Since its inception in May 2022, at Tokyo, to the first formal dialogue on January 31, 2023, between the two National Security Advisors (NSAs), vested with the responsibility of steering the initiative; followed in quick succession by two summit level meetings between the Indian PM Modi and US President Biden, in June and September, 2023, iCET has achieved an accelerated momentum and tops the multifaceted cooperation agenda between the two countries.

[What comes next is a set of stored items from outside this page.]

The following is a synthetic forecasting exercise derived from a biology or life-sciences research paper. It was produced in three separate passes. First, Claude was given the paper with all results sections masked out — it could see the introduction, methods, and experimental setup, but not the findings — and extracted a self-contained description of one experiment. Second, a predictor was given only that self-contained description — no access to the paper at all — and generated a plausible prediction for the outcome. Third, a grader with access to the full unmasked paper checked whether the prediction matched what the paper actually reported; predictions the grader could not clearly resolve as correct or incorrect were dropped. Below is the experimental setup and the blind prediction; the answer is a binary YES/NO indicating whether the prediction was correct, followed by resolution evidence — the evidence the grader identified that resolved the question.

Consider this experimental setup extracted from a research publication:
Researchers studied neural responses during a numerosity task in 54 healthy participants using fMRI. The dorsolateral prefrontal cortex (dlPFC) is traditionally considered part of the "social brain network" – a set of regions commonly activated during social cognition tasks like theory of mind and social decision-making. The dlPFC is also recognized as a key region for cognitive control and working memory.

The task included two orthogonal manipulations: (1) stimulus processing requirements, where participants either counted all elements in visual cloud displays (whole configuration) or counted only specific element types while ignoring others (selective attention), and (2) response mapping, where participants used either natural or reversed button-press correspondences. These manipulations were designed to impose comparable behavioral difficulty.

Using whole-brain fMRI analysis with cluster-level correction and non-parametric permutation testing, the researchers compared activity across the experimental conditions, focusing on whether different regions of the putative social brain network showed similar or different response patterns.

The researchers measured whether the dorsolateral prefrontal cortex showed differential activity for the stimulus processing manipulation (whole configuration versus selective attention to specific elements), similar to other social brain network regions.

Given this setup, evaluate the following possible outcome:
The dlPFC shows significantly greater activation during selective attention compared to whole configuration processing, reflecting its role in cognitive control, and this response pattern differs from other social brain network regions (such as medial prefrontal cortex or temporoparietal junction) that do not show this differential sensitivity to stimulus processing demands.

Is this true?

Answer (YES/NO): NO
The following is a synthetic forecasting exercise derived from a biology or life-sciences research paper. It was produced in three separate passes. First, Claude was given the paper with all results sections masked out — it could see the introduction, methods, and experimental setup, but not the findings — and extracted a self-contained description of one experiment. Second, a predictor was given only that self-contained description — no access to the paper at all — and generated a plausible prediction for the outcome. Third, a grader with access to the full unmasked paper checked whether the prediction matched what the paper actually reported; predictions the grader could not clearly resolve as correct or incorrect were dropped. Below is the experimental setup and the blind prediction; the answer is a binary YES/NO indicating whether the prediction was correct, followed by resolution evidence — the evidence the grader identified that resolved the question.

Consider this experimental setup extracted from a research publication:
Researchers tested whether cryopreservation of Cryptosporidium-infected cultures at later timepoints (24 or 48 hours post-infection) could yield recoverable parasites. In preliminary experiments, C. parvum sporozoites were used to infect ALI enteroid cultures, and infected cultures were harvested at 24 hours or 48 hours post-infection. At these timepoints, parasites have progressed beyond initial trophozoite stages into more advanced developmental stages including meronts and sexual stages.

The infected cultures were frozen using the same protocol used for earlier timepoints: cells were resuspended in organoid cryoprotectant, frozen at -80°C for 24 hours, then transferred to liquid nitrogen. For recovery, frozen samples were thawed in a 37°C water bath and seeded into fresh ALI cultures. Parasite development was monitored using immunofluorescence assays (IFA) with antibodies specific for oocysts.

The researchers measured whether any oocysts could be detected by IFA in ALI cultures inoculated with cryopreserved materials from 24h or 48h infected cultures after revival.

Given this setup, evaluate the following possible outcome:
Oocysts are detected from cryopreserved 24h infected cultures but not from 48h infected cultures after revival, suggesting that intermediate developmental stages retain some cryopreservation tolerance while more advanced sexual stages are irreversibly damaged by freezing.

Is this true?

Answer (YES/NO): NO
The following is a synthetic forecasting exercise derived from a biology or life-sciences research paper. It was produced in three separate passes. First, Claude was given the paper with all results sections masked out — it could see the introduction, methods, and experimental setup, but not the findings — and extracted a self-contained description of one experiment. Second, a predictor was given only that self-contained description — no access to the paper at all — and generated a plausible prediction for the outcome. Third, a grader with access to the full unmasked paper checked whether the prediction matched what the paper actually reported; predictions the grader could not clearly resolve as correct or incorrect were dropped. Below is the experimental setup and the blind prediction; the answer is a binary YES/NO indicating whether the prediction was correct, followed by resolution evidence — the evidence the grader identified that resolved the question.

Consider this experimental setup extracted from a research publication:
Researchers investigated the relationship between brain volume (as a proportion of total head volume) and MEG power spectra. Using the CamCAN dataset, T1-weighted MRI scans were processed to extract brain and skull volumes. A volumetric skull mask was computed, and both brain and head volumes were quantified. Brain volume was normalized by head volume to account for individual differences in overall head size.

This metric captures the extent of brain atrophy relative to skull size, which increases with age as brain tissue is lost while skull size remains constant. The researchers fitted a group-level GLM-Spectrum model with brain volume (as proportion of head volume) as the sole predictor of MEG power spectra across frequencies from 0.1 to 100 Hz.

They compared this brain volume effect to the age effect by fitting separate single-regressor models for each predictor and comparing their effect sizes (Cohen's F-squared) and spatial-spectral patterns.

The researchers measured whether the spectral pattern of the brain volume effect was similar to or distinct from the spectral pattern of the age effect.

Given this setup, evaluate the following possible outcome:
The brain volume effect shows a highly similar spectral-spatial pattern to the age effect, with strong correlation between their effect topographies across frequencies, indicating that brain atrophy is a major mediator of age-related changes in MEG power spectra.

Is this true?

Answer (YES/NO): NO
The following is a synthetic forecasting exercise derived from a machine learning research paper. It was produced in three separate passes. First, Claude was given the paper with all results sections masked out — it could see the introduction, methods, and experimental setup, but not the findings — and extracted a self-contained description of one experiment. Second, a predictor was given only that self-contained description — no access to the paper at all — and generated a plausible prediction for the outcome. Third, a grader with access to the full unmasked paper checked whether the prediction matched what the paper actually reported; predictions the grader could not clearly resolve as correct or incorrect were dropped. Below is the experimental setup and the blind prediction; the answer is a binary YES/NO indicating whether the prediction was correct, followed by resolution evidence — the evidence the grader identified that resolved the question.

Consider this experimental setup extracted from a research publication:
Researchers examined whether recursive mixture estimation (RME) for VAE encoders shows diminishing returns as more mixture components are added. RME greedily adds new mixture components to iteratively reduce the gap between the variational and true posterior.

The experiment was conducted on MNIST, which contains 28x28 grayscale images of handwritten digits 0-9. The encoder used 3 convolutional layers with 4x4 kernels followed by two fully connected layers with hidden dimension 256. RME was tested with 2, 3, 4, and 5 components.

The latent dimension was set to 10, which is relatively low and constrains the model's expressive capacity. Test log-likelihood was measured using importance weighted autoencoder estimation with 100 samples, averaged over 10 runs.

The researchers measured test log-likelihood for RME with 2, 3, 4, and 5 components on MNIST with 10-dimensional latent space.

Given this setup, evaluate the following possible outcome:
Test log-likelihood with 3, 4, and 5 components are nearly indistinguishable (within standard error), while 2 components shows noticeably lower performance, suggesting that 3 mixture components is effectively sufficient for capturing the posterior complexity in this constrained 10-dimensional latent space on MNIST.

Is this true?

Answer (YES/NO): NO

The range of stakeholders now extends well beyond the two governments and defense establishments, to include business, investors, innovators, educators, think tanks and more.

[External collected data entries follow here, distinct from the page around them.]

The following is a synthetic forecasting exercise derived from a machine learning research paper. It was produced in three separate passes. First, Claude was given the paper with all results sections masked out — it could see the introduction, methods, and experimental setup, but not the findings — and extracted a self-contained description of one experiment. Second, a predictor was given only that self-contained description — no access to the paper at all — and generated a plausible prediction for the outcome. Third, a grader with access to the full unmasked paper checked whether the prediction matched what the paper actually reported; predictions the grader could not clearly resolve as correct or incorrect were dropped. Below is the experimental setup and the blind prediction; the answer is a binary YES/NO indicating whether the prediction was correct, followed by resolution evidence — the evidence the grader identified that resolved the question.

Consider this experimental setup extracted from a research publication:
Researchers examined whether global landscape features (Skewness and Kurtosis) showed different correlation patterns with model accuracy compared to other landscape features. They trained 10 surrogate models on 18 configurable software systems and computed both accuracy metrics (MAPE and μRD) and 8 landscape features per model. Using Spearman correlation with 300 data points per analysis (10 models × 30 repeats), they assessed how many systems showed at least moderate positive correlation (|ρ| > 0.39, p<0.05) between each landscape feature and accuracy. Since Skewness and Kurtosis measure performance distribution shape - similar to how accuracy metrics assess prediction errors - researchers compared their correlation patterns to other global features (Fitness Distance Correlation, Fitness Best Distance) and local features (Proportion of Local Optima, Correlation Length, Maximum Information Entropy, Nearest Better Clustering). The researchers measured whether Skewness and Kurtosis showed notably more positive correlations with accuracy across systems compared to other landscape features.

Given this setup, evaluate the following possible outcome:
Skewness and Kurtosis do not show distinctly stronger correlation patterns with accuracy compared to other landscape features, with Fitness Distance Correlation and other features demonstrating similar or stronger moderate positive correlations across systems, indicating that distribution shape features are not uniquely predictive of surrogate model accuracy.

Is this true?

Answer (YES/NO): NO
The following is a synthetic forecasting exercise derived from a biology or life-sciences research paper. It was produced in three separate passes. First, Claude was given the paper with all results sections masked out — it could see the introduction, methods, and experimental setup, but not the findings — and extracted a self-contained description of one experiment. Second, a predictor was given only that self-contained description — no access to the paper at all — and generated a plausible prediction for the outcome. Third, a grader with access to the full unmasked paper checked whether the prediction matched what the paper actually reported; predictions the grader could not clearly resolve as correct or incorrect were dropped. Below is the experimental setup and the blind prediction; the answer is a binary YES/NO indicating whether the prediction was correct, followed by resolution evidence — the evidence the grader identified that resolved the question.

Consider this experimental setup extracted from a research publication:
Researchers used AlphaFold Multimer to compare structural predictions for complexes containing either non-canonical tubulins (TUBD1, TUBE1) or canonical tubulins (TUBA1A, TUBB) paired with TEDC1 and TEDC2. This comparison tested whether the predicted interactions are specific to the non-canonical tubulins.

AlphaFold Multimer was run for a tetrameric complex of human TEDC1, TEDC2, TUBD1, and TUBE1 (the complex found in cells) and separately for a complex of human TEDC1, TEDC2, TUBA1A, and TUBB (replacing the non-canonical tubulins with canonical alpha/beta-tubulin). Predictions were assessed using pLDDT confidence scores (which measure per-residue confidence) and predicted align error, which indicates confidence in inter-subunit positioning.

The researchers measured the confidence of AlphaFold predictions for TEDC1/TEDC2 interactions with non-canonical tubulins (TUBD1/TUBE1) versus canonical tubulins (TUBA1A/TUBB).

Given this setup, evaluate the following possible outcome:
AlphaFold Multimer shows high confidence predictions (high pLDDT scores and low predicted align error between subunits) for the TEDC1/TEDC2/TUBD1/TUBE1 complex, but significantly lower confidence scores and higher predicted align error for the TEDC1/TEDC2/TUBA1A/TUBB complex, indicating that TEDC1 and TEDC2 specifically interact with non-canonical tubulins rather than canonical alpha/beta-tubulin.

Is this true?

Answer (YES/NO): YES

The scope, which initially included cooperation in verticals of semiconductors, Artificial Intelligence (AI), space, next generation telecommunication, quantum, high performance computing and Defence innovation has now been enlarged.
During the midterm review held at the level of Deputy NSAs in early December 2023, the two sides agreed to include biotechnology, critical minerals and rare earth processing technologies, digital connectivity, digital public infrastructure, and advanced materials.

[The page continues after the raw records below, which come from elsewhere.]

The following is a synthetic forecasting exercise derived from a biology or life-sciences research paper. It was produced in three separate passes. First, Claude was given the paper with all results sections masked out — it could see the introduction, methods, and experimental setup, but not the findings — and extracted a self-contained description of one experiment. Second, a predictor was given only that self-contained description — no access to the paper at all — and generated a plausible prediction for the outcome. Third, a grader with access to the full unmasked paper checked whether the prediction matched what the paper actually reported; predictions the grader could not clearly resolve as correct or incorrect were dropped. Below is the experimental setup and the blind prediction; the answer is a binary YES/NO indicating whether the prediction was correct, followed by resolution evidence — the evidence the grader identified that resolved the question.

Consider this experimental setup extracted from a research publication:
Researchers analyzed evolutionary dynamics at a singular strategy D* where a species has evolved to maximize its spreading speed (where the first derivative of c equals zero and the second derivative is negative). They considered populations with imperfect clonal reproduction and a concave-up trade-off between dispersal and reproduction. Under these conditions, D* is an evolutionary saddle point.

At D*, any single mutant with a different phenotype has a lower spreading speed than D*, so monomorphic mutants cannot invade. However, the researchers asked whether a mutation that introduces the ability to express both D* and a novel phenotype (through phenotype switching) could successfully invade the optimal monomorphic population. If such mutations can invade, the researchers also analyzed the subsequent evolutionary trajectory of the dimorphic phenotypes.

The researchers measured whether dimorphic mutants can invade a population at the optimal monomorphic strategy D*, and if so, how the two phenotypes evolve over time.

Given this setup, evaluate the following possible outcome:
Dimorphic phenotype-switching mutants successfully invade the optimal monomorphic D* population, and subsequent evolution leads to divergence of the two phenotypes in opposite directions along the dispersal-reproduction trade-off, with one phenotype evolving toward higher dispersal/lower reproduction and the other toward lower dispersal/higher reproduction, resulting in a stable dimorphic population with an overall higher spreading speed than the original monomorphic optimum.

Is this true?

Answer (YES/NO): YES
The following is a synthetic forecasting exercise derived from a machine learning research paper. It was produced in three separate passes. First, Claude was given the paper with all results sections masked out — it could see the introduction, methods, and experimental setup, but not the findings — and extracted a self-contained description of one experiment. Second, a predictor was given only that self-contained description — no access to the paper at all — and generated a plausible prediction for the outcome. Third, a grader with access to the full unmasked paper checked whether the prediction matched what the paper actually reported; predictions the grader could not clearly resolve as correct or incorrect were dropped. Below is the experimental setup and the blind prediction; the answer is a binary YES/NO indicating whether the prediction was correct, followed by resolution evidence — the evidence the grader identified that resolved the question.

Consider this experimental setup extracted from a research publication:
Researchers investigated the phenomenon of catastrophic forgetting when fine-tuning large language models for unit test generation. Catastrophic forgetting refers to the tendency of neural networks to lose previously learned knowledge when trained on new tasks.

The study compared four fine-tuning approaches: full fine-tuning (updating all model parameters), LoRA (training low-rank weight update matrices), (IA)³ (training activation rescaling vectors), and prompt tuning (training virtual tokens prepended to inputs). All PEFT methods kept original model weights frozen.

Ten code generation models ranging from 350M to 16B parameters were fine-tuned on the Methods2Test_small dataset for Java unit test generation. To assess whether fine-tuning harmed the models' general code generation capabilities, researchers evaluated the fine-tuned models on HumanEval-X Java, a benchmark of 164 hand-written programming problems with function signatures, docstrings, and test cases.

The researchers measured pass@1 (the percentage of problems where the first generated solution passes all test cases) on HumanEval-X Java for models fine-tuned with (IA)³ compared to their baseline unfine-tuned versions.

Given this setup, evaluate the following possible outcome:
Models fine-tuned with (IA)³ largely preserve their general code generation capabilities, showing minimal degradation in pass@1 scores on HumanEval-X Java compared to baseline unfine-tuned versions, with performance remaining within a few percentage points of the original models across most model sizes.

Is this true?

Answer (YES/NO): YES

The aim of India-US technology cooperation, from the US perspective, is appreciated to be, `to harness Indian talent, to accelerate technology advancements and broaden innovation base, through co-research and co-development; making its supply chains resilient; leveraging India’s large civil and defense market, to achieve economies of size and scale; with the overall intent to strengthen multifaceted strategic partnership’. For India, the partnership is ‘aimed at attracting investments, acquiring cutting edge technology and skills, creating opportunities for innovators and entrepreneurs, obtaining access to advanced R&D facilities, integrating in global value chains, job creation, and economic growth’.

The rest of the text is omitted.